WORLD / Health
New treatment promising for Parkinson's
(AP)
Updated: 2007-06-22 10:34
NEW YORK - An experimental treatment for Parkinson's disease seemed to
improve symptoms - dramatically so, for one 59-year-old man - without
causing side effects in an early study of a dozen patients.
The gene therapy treatment involved slipping billions of copies of a gene
into the brain to calm overactive brain circuitry.
The small study focused on testing the safety of the procedure rather
than its effectiveness, and experts cautioned it's too soon to draw
conclusions about how well it works. But they called the results
promising and said the approach merits further studies.
"We still have quite a bit more testing to do," said Dr. Michael Kaplitt
of Weill Cornell Medical College in New York, an author of the study.
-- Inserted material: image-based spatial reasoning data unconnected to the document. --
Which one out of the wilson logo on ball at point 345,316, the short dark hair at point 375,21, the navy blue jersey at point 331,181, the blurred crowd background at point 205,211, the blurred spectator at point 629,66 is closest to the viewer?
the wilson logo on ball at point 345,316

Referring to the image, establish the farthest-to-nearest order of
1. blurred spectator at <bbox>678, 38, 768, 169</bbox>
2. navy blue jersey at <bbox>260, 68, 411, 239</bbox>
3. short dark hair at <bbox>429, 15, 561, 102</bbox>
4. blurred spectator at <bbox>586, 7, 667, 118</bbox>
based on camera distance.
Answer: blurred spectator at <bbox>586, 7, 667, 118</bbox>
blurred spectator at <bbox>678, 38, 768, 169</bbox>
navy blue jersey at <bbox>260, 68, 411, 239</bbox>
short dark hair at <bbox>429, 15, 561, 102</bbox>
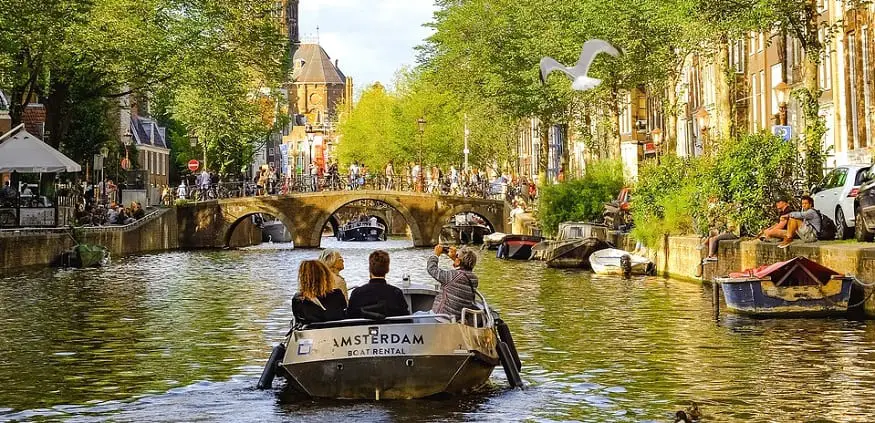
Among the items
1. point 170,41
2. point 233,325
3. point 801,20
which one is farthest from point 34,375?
point 170,41

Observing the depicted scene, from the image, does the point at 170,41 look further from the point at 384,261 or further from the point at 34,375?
the point at 384,261

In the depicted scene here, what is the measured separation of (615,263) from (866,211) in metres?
16.2

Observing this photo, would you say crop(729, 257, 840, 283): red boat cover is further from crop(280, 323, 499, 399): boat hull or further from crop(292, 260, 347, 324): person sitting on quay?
crop(292, 260, 347, 324): person sitting on quay

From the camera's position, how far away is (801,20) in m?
35.7

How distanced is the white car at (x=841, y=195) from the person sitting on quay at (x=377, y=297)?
17124 mm

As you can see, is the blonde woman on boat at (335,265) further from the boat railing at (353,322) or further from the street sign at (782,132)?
the street sign at (782,132)

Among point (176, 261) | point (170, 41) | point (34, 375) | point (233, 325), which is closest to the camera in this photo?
point (34, 375)

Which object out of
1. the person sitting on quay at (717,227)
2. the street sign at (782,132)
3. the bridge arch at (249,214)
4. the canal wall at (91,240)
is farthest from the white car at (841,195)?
the bridge arch at (249,214)

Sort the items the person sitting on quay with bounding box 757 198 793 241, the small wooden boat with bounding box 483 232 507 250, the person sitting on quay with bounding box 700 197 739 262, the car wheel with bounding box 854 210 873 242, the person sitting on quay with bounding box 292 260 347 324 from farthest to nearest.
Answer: the small wooden boat with bounding box 483 232 507 250
the person sitting on quay with bounding box 700 197 739 262
the person sitting on quay with bounding box 757 198 793 241
the car wheel with bounding box 854 210 873 242
the person sitting on quay with bounding box 292 260 347 324

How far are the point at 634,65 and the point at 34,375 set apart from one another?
3584 centimetres

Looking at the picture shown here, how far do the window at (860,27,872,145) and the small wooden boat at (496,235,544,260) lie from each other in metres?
15.1

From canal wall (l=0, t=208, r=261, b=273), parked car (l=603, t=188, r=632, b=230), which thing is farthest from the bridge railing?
parked car (l=603, t=188, r=632, b=230)

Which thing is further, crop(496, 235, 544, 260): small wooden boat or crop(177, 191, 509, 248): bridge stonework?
crop(177, 191, 509, 248): bridge stonework

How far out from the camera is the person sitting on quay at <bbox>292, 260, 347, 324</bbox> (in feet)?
53.1
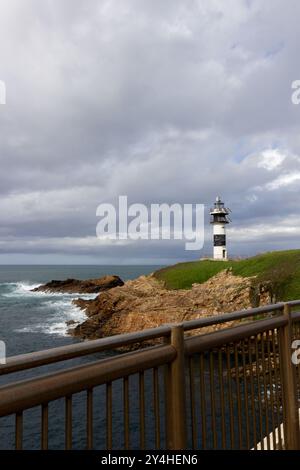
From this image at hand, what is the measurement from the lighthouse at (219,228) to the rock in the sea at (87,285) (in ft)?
73.6

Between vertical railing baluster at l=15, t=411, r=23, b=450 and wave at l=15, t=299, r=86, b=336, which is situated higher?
vertical railing baluster at l=15, t=411, r=23, b=450

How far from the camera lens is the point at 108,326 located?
37469 millimetres

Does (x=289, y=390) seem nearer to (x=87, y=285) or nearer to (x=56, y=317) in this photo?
(x=56, y=317)

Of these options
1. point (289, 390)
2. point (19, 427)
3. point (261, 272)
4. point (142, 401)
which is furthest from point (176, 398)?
point (261, 272)

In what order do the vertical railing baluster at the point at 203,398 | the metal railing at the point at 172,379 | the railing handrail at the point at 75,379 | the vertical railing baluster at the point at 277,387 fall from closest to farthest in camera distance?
1. the railing handrail at the point at 75,379
2. the metal railing at the point at 172,379
3. the vertical railing baluster at the point at 203,398
4. the vertical railing baluster at the point at 277,387

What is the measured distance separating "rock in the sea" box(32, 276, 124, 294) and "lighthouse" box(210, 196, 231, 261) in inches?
883

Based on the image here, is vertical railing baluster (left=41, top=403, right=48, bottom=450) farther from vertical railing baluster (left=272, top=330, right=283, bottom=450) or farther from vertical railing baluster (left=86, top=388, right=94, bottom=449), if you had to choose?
vertical railing baluster (left=272, top=330, right=283, bottom=450)

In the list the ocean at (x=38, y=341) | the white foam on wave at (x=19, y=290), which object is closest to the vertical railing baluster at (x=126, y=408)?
the ocean at (x=38, y=341)

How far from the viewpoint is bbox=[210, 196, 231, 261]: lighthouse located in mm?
64750

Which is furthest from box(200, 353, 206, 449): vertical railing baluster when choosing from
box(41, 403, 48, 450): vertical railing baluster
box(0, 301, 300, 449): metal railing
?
box(41, 403, 48, 450): vertical railing baluster

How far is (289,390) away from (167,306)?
1284 inches

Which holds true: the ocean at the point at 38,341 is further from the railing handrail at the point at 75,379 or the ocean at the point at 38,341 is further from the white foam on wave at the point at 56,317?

Still, "the initial results are extremely encouraging."
Kaplitt and collaborators report their results in this week's issue of
the British medical journal, The Lancet.
They're not alone in trying gene therapy for Parkinson's. In April,
another team told a medical meeting that its experiments, which delivered
a different kind of gene to a different part of the brain, also appeared
safe and gave a preliminary hint of benefit.
More than half a million Americans have Parkinson's. They endure symptoms
that include tremors, rigidity in their limbs, slowness of movement and
impaired balance and coordination. Eventually they can become severely
disabled.
Nathan Klein, a 59-year-old freelance television producer in Port
Washington, N.Y., said the disease left him "pretty messed up." It
weakened his voice, impaired his walking and made his hand tremble so
badly he couldn't hold a glass of wine without spilling it all.
Klein was the first patient to be treated with Kaplitt's gene therapy
procedure in 2003, and he said his symptoms gradually subsided afterward.
Nowadays, he said, apart from freezing now and then when he wants to
walk, the symptoms are basically gone.
"I'm elated," said Klein, who continues to take his regular pills for the
disease. "It's unbelievable."
Kaplitt, who has a financial interest in Neurologix Inc., which paid for
the research, noted that the 12 patients in the study still have
Parkinson's symptoms. The amount of medication they were already taking
for their symptoms didn't change significantly in the year after the
surgery.
Current medicines can control symptoms, but can't stop the disease from
getting worse over time, and they can produce troublesome side effects
like uncontrollable movement.
Some patients gain relief from a surgical treatment called deep brain
stimulation, in which electrodes are placed in the brain and connected to
a programmable stimulator.
Kaplitt's procedure was aimed at achieving the same goal as that surgery,
calming overactive circuitry in the brain. It gets overactive because it
loses the normal supply of a chemical called GABA. The gene therapy was
designed to make the brain produce more GABA.
For the gene therapy surgery, a tube about the width of a hair was
threaded through a hole about the size of a quarter at the top of the
skull. The tube delivered a dose of a virus engineered to ferry copies of
a gene into cells of a brain region called the subthalamic nucleus. The
gene copies enable the cells to pump out more GABA.
The Lancet paper reports that over a year, patients showed no side
effects from the procedure. What's more, they showed improvements in an
overall assessment of symptoms like tremors, stiffness and walking
problems.
The improvements were evident at a checkup three months after the
procedure and persisted to the end of the study, one year after the
surgery, researchers reported. By that time, the overall amount of
improvement from before surgery was about 24 percent when measured at
times that patients were off their normal medication, and 27 percent at
times when they were on medication.
Most of the effect appeared on just one side of the body. Because of
concerns about safety with the untested procedure, the researchers
treated only the brain circuitry controlling one side of the body.
Dr. Karl Kieburtz of the University of Rochester Medical Center, who
didn't participate in Kaplitt's work, said the lack of any apparent side
effects is itself significant.
But he urged caution in interpreting the evidence of benefits in
symptoms. Other experimental therapies that looked good at such a
preliminary stage have failed to pan out in more rigorous studies, he
said, so more research is needed.
Future studies could include a head-to-head test against deep brain
stimulation to see which relieves symptoms better, said neurosurgeon Dr.
Guy M. McKhann of the Columbia University Medical Center in New York.
Dr. J. Timothy Greenamyre of the University of Pittsburgh, who was also
familiar with the results, said the new study and prior research in
animals leave him "very optimistic" about Kaplitt's approach.